Summarize the forum thread below in two sentences.

**DOCUMENT EXTRACT:**
§

# Oh my.....Sorry Woody.



## LostViking (Mar 26, 2013)

Just another article confirming that most Hollywood types are really just white trash with money. 

Mia Farrow: Son Ronan 'Possibly' Fathered by Frank Sinatra (& Not Woody Allen) - Scandals & Feuds, Sex Scandals, Celebrity Scandals, Frank Sinatra, Mia Farrow, Nancy Sinatra, Soon-Yi Previn, Woody Allen : People.com


----------



## toonaive (Dec 13, 2012)

If it is proven that he was sired by Frank Sinatra, i guess he can go after part of that estate?


----------



## Jasel (Jan 8, 2013)

Ugh. This is why I'm for having kids DNA tested at birth. As far as the father is concerned anyway.


----------



## 3putt (Dec 3, 2012)

Jasel said:


> Ugh. This is why I'm for having kids DNA tested at birth. As far as the father is concerned anyway.


LOL...yeah, I would think the who's the mother part would be a wee bit obvious.

Not sure why that cracked me up. It just did.


----------



## Lovemytruck (Jul 3, 2012)

Poor Woody. Maybe that is why he started doing his kids babysitter.


----------



## theroad (Feb 20, 2012)

LostViking said:


> Just another article confirming that most Hollywood types are really just white trash with money.

§

**RECORDED DATA:**
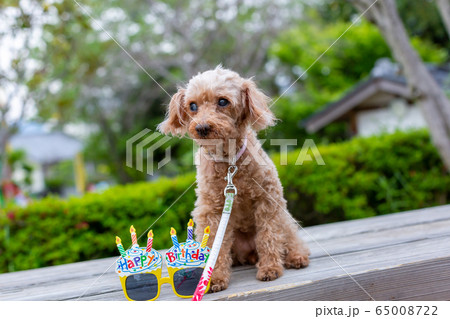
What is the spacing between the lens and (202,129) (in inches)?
78.7

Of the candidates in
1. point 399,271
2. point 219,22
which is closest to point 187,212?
point 399,271

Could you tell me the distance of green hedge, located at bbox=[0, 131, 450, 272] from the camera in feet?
12.8

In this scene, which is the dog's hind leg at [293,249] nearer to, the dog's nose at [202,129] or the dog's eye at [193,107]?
the dog's nose at [202,129]

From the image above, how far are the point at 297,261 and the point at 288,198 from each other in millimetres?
2619

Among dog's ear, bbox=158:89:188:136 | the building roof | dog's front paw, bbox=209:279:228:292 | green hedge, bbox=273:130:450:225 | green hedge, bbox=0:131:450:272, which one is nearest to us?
dog's front paw, bbox=209:279:228:292

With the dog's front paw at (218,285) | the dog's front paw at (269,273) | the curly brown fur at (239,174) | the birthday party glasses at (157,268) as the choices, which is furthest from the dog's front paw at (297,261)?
the birthday party glasses at (157,268)

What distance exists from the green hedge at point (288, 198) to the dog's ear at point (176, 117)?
205 cm

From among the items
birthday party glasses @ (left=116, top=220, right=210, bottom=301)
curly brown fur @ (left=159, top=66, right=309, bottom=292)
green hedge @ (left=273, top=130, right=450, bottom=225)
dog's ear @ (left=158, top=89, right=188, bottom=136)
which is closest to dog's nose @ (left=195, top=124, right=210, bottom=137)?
curly brown fur @ (left=159, top=66, right=309, bottom=292)

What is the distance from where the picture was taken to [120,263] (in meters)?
1.73

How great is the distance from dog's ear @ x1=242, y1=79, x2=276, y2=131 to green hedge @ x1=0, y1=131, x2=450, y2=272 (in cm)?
225

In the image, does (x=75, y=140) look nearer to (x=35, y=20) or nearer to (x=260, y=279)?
(x=35, y=20)

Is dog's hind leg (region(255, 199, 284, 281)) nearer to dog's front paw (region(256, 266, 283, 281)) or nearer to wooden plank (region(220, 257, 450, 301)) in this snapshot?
dog's front paw (region(256, 266, 283, 281))

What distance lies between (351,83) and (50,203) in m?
13.0
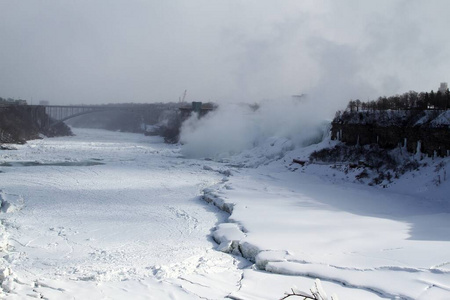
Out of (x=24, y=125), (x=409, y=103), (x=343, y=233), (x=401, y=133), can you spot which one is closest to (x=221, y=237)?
(x=343, y=233)

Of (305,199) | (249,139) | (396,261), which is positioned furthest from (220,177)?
(396,261)

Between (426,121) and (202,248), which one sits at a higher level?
(426,121)

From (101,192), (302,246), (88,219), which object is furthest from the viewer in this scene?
(101,192)

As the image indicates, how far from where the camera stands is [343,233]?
491 inches

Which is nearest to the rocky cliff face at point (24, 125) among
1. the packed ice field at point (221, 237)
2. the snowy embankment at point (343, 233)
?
the packed ice field at point (221, 237)

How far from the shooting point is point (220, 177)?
25938 mm

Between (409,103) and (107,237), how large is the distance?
69.6 feet

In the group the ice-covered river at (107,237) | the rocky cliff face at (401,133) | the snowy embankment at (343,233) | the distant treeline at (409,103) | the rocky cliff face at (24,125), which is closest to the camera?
the snowy embankment at (343,233)

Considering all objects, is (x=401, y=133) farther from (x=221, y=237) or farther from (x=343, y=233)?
(x=221, y=237)

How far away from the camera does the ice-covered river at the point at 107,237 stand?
8695 millimetres

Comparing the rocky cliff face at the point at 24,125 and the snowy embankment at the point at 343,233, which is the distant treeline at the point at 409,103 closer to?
the snowy embankment at the point at 343,233

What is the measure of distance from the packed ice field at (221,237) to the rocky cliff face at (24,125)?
31064 millimetres

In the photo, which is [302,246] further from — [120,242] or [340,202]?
[340,202]

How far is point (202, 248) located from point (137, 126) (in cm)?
9632
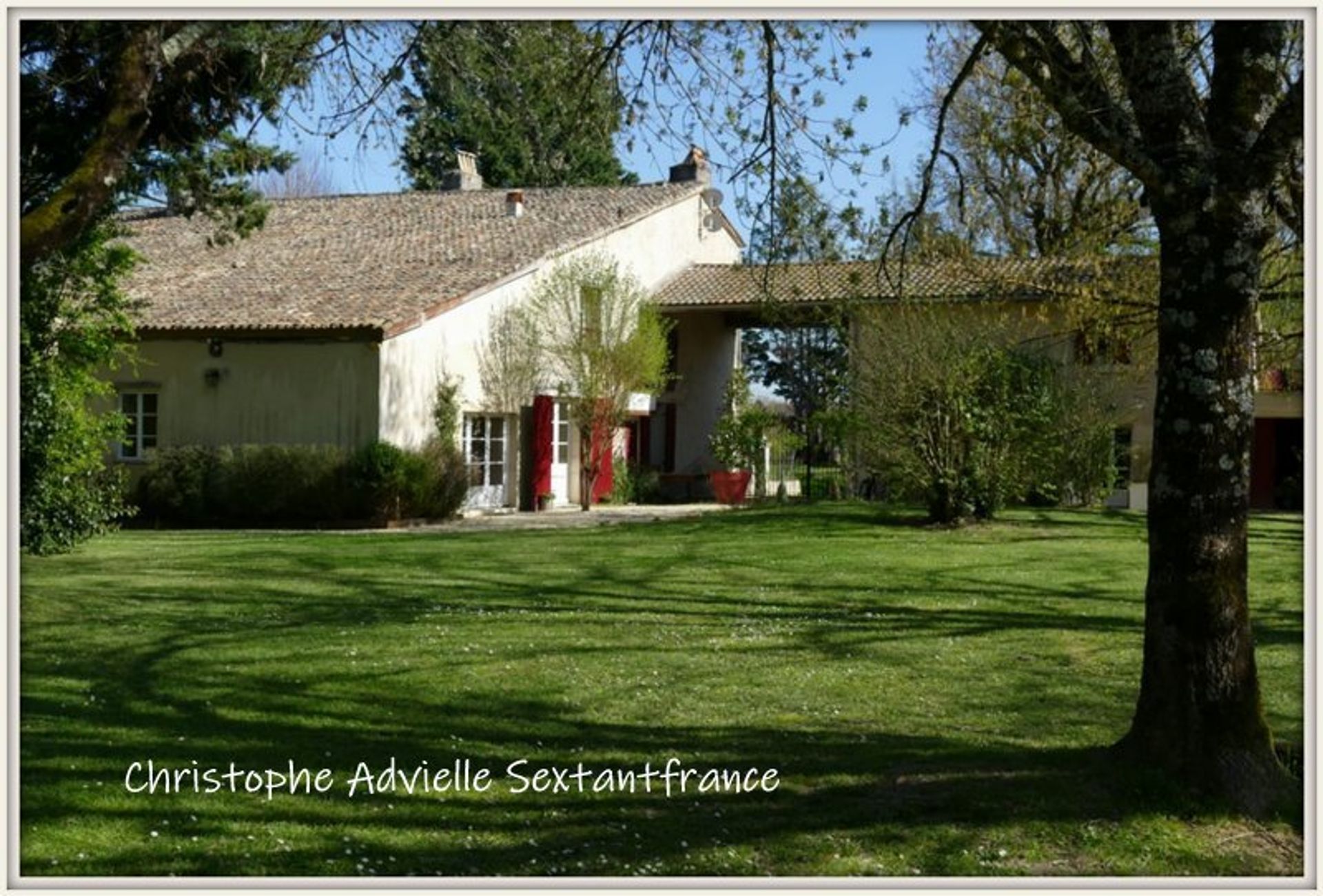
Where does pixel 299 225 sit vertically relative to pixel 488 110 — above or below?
above

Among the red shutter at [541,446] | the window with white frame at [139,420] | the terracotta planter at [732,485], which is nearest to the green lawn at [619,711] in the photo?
the window with white frame at [139,420]

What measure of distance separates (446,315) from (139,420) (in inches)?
216

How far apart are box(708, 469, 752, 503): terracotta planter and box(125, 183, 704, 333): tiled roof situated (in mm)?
5450

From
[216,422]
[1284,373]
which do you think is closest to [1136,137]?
[216,422]

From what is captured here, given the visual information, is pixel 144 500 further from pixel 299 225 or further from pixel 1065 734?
pixel 1065 734

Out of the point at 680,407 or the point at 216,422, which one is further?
the point at 680,407

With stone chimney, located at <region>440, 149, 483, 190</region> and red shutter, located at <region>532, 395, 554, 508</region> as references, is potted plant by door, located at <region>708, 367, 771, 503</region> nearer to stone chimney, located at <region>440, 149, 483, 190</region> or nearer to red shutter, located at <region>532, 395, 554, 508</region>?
red shutter, located at <region>532, 395, 554, 508</region>

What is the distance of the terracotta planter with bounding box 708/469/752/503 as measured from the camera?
1177 inches

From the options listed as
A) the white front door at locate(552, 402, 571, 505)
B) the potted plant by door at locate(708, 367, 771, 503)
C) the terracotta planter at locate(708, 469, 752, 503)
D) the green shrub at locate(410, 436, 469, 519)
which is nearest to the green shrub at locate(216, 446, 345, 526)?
the green shrub at locate(410, 436, 469, 519)

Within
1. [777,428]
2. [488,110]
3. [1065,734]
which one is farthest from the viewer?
[777,428]

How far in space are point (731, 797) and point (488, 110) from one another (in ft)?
18.1

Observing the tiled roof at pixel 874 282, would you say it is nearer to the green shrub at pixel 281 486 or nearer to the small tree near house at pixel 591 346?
the small tree near house at pixel 591 346

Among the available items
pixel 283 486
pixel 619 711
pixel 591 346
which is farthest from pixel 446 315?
pixel 619 711

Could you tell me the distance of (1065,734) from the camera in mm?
8094
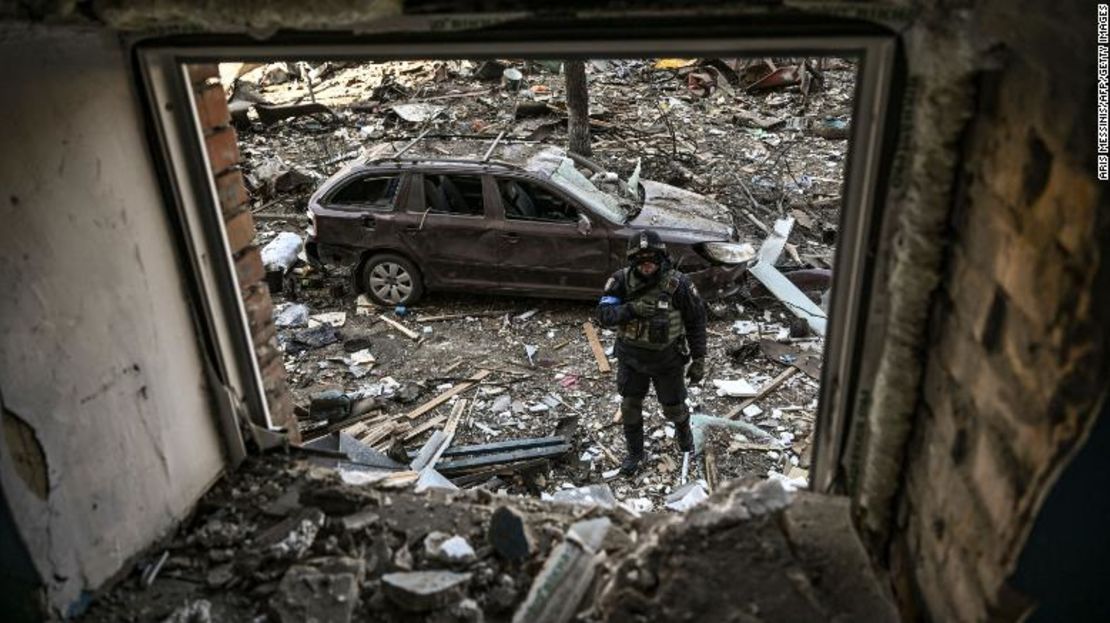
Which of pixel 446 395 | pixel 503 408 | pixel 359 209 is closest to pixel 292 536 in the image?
pixel 503 408

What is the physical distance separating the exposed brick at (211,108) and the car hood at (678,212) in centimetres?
571

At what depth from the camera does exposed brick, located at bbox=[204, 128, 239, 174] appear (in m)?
2.72

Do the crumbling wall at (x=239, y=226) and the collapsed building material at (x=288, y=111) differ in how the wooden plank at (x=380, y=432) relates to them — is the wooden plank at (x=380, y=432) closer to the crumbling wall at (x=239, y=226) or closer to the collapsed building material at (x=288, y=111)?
the crumbling wall at (x=239, y=226)

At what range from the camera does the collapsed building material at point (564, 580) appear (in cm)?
222

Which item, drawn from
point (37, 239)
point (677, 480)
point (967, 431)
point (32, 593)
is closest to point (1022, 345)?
point (967, 431)

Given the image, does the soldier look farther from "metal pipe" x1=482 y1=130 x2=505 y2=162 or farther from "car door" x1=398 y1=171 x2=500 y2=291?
"metal pipe" x1=482 y1=130 x2=505 y2=162

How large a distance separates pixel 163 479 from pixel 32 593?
505 millimetres

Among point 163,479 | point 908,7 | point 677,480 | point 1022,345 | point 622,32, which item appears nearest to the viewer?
point 1022,345

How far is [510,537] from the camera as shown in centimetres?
244

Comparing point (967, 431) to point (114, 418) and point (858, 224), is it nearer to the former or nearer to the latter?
point (858, 224)

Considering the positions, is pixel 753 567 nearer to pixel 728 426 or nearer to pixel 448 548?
Answer: pixel 448 548

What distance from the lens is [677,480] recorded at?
629 cm

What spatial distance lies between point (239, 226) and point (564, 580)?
1733 mm

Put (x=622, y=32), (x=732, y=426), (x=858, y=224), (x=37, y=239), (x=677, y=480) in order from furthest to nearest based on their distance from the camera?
(x=732, y=426)
(x=677, y=480)
(x=37, y=239)
(x=858, y=224)
(x=622, y=32)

§

**FINISHED EXERCISE:** The thread opens with a post linking a People.com article in which Mia Farrow says her son Ronan was "possibly" fathered by Frank Sinatra rather than Woody Allen, and the poster calls it confirmation that most Hollywood types are white trash with money. Replies ask whether Ronan could claim part of Sinatra's estate if this is proven, back DNA testing children at birth to establish the father, joke that the mother's identity would be obvious, and say "Poor Woody."